Mardi, nous saluerons non seulement le souvenir de Jeff Buckley qui a vu le jour le 17 novembre 1966, mais nous arpenterons aussi les allées des jardins musicaux du compositeur brésilien Heitor Villa-Lobos et du compositeur et pianiste de stride James Price Johnson, qui a exercé une influence certaine sur Duke Ellington et Thelonious Monk. Villa-Lobos et Johnson sont disparus tour à tour le 17 novembre 1955 et le 17 novembre 1959.

« Le meilleur reste à venir » (The Best Is Yet to Come), laisse entendre une chanson composée par le pianiste Cy Coleman, dont plusieurs des œuvres sont entrées dans le répertoire standard. Comme celui-ci s’est éteint le 18 octobre 2004, mercredi, nous prêterons l’oreille à quelques interprétations mémorables de ses compositions. Et puis, nous nous intéresserons aussi à Cab Calloway, décédé à pareille date 10 ans plus tôt, ainsi qu’aux œuvres du compositeur Johnny Mercer et du trompettiste Don Cherry (à ne pas confondre avec le commentateur sportif réactionnaire de la CBC), tous deux nés le 18 novembre, respectivement en 1909 et en 1936.

Jeudi, à notre rendez-vous avec l’actualité du jazz sur scène et sur disque, je vous présenterai comme de coutume quelques récentes parutions qui ont retenu mon attention, dont Retrouvailles du Saint-Jovite Quartet réunissant les guitaristes Sylvain Provost et Alain Juteau, le bassiste Norman Lachapelle et le batteur Alain Boyer. D’autre part, le saxophoniste Samuel Blais (Révélation Radio-Canada 2012-2013 en jazz) sera de retour à l’émission comme chroniqueur, pour nous parler du plus récent opus de Maria Schneider à la tête de son grand orchestre, The Thompson Fields.

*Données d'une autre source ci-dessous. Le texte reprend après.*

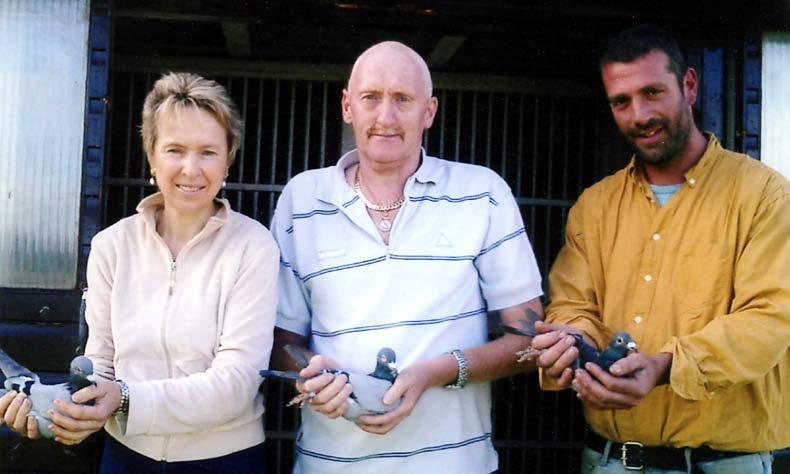 Jimmy & Sue Dickens 1st, 2nd, 3rd Open North West Grand National 2005 All three birds are 100% M & D.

Enfin, vendredi, outre les demandes spéciales que vous m’adresserez peut-être d’ici la fin de la semaine, je vous présenterai une entrevue réalisée avec l’artiste catalan Tortell Poltrona, fondateur de l’organisme humanitaire international Clowns Sans Frontières, qui était de passage à Montréal il y a quelques jours. Vous en conviendrez avec moi, la présence à Quand le jazz est là de ce grand humaniste, qui est également un grand mélomane, tombera pile pour souligner en musique la Journée internationale des droits de l’enfant.